BEGIN Page excerpt

# Schnittke and the Eastern European approach to extended tonality



## EdwardBast (Nov 25, 2013)

The Germanic "atonal" line:
1. undercut the sense of key and tonal center
2. eliminated the triad (standard major, minor and diminished chords) as the basic unit of harmony
3. suspended or loosened the gravitation that comes with key and traditional voice-leading

The Eastern European line: 
1. undercut the sense of key but facilitated new and systematic ways of establishing pitch centrality 
2. kept the triad as the basic unit
3. exploited gravitation between unrelated triads by preserving and extending aspects of traditional voice-leading

As an illustration of how this works consider the basic triadic progression underlying Schnittke's Concerto for Piano and Strings:









You can see how my example relates to the actual piano part by examining the score in this youtube performance, to which the timings below are keyed:






None of the six triads defining the principal theme in Example 1 exists in the same key as those preceding or following it, but each connects smoothly with the others by stepwise voice-leading, and some of the connections (2-3, 5-6) have an intense sense of resolution akin to a traditional cadence. The complex chords in mm. 4 and 5 of the example, which are created by stacking two triads, each have a strong, quasi-dominant attraction to the C minor triad (m. 6) because of this style of parsimonious voice-leading. The conspicuous use of these stacked chords is one way in which C minor (and then major) becomes the gravitational center of the concerto's whole first section. (In the video, hear a deceptive cadence on C at 2:59, a strong cadence on C minor at 3:32, all anticipating the climactic I-V-I progression in C major at 4:11. Another way is by analogy of progression. The first three chords go to D minor, the second three to G minor, establishing an overall progression by fifths(!) By analogy, the next step is C minor.

END Page excerpt
BEGIN Record list

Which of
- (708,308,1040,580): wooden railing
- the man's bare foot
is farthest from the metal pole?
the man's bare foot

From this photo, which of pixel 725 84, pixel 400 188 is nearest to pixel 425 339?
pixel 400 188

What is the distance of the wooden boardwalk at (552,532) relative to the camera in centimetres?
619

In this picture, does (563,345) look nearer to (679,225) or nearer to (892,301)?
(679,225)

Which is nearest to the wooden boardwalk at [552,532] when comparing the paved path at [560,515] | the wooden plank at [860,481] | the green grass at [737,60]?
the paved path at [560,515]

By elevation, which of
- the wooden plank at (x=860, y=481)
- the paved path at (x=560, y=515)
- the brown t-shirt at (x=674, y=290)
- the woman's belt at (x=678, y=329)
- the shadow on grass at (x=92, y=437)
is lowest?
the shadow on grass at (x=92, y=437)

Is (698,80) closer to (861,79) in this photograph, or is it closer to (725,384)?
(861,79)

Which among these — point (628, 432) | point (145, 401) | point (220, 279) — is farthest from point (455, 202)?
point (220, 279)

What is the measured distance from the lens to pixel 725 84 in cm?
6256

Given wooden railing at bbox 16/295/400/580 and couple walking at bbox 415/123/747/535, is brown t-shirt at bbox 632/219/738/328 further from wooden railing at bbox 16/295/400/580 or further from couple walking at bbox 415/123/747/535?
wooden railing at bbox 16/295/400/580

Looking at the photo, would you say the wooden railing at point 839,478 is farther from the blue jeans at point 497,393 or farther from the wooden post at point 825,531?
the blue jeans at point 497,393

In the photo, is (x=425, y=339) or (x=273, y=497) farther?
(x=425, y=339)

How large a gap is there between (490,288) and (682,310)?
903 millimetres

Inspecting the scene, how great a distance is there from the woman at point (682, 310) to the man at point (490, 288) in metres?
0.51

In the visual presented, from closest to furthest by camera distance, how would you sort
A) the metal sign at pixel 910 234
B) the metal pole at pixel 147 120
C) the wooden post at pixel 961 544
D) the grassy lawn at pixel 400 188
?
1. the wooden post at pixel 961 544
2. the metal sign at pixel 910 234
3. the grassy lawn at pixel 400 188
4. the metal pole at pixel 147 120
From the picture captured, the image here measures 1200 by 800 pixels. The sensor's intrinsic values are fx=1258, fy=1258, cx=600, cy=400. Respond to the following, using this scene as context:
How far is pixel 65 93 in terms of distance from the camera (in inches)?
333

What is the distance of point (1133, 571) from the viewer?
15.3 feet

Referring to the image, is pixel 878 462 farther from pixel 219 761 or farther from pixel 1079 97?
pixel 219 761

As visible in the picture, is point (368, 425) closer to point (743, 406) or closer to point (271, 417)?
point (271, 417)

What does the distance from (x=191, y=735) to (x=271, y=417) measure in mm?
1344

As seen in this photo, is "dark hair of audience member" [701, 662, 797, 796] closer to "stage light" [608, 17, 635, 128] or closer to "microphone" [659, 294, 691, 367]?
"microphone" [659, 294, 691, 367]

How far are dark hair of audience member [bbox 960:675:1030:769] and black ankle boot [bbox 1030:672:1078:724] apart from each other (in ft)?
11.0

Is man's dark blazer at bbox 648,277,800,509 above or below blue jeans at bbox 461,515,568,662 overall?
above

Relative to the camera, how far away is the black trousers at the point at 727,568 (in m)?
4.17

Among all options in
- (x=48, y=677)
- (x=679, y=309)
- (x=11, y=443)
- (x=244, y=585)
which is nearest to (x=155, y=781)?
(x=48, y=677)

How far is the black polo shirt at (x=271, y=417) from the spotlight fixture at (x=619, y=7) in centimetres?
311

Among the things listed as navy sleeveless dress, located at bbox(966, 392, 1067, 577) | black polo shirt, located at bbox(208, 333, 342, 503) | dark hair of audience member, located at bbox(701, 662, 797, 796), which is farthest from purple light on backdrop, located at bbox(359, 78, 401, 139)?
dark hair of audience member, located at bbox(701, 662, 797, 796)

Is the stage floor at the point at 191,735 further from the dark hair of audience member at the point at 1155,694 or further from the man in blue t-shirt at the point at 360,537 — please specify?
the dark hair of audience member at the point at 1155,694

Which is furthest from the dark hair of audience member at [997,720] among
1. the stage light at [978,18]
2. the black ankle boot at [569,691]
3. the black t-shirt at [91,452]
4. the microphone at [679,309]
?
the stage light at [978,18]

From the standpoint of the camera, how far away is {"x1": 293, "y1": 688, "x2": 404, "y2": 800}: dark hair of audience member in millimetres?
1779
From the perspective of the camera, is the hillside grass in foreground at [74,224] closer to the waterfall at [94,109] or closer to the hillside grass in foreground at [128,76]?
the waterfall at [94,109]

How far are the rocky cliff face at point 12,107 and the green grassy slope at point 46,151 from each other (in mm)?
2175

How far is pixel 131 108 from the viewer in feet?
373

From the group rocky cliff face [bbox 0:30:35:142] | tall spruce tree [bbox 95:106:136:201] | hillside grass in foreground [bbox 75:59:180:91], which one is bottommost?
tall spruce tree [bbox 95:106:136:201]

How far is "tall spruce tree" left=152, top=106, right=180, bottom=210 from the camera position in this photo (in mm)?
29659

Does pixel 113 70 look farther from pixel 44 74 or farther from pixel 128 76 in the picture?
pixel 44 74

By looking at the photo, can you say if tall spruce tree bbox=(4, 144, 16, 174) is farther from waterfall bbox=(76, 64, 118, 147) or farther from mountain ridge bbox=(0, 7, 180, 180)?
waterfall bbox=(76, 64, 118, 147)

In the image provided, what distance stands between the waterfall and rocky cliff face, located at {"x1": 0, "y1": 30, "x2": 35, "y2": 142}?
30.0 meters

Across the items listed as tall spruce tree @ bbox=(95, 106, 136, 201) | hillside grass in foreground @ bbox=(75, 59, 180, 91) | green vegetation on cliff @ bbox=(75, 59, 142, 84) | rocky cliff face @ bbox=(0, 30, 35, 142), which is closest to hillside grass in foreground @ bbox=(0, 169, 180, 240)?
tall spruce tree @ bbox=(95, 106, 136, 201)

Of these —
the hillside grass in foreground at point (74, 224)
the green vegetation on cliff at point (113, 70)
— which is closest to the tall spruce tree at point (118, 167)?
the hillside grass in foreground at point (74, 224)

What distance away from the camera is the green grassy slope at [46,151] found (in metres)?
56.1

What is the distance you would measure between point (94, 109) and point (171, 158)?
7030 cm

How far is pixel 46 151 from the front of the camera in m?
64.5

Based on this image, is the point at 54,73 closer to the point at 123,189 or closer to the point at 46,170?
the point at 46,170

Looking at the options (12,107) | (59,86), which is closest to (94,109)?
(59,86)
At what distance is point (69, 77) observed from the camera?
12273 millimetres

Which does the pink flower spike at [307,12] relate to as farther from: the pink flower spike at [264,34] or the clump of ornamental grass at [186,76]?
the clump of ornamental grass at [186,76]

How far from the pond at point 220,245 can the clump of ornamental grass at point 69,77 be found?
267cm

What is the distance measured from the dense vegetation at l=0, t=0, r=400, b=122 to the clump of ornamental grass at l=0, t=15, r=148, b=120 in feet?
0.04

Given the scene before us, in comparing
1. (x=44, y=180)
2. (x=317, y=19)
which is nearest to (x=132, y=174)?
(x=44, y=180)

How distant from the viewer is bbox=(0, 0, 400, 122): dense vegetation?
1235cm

END Record list

▶ **What you will do**:
a) Answer these questions from the post on Schnittke and extended tonality:
(i) What does the Eastern European line keep as the basic unit of harmony?
(ii) How many triads define the principal theme in Example 1?
(iii) At what video timing does the climactic I-V-I progression in C major occur?
b) Decide whether each statement agrees with the post on Schnittke and extended tonality, answering yes or no and quoting the words that settle it:
(i) The Germanic "atonal" line kept the triad as the basic unit of harmony.
(ii) The first three chords of the theme go to D minor.
(iii) The complex chords in mm. 4 and 5 are built by stacking three triads.
c) Carry on the post about Schnittke's extended tonality, picking up after its final sentence.
Nothing in the spatial reasoning records is needed here.

▶ **Outputs by task**:
a)
(i) The triad.
(ii) Six.
(iii) 4:11.

b)
(i) No: "eliminated the triad (standard major, minor and diminished chords) as the basic unit of harmony"
(ii) Yes: "The first three chords go to D minor"
(iii) No: "which are created by stacking two triads"

c)
Note that Schnittke's language grew organically out of the harmonic language used by Prokofiev, Shostakovich, Miaskovsky, et alia. Essentially, what these composers did was to systematically exploit every possible non-diatonic triadic relationship with root motion by second or third, using maximally smooth, parsimonious voice-leading. This is what defines this school of composition and makes their method of undercutting the traditionally concept of key wholly different from the Germans.

Example 2 shows one way Schnittke increases harmonic tension in the development by stacking all sets of two adjacent triads from Example 1. Note that each set of stacked triads moves smoothly to the next by stepwise motion. As a point of interest, Schnittke derives a tone row from the basic triadic progression, consisting of four trichords, all permutations of 0,2,3. The tone row is used prominently as the bass line of a waltz (P10) at 11:45 and all twelve of its pitches hang in the air at the end of the concerto. The row statement (P0) begins at 21:24. The magical effect of this ending, however, has to do with the fact that every pitch in the row carries a memory of the triadic context from which it emerged.[/QUOTE]


----------



## JosefinaHW (Nov 21, 2015)

Word Game-Schnittke link says "Page Not found"

Have been listening to this piece on ClassicsOnline for the past week. This is an amazing piece of music; I love it. First time I listened to it a knew I had heard the first melody in the andante section before: Michael Dana used it in the soundtrack to Breach. He only used the melody line in the soundtrack.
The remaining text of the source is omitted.